Online adverts across Europe will need to display a recognisable clickable icon so users can access more information about how companies will use their data through the process of cookies. It will allow consumers to refuse companies access to that data.
However, the Department for Culture Media and Sport (DCMS) says a “one size fits all” solution will not be appropriate for the UK. This referred to the EU’s recommendations for users to opt-in to cookies, rather than the opt-out approach.
As a result, the DCMS is setting up a second industry working group to assess other options available within the EU guidelines.
The Government says, due to the complicated nature of behavioural targeting, it will try to mitigate the effects of the new EU directive by not taking enforcement action on offenders in the short term to give advertisers time to address their cookie policies.
The Department also acknowledged concerns from businesses that an “opt in” approach to the way they collect customer data would have a negative impact on businesses because the majority of consumers would refuse to receive behavioural advertising.
Communications Minister Ed Vaizey says: “We recognise that work on the technical solutions for cookie use will not be complete by the implementation deadline. It will take time for meaningful solutions to be developed, evaluated and rolled out.

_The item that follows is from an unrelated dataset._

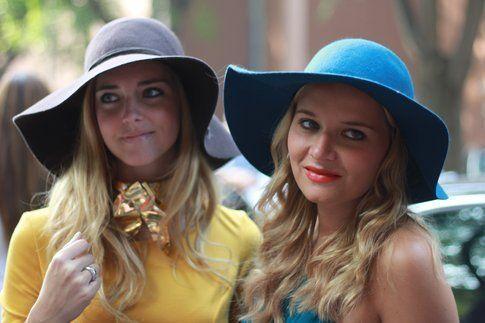 Veronica Ferraro e Chiara Ferragni - Fashion Blogger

Browser manufacturers, such as Microsoft and Google, will work with the Government to discuss if browser settings can be enhanced to present users with clear information about importing cookies on their computers in order to meet the requirements of the revised directive.
The Government’s announcement follows a five-month consultation period assessing the impact of the revisions to the EU Electronic Communications Framework that will be implemented from 25 May.
In reaction to the announcement, online advertiser body ISBA says the Government’s decision to use an opt-out rather an opt-in rule on cookies is a “victory for common sense”.
ISBA’s director of public affairs Ian Twinn says: “Strict interpretation of the EU ePrivacy Directive would have closed down or seriously curtailed many commercial uses of the online economy, disrupting users’ experience not just online but across all digital platforms.”
James Mullock, head of the privacy and data protection practice at law firm Osborne Clarke, points out that the Government’s statement “is also an implicit acknowledgement that the technology is clearly not ready yet. So the pressure is really now on the technology industry to come up with a solution that works online.”
He adds: “The government is basically buying time, they are desperate to avoid too harsh an implementation of the directive. The fact is they are going to cross reference with an industry group to try and get the browser route into compliance shape.”
The Advertising Standards Authority will handle any complaints about behavioural advertising, it was confirmed earlier this week.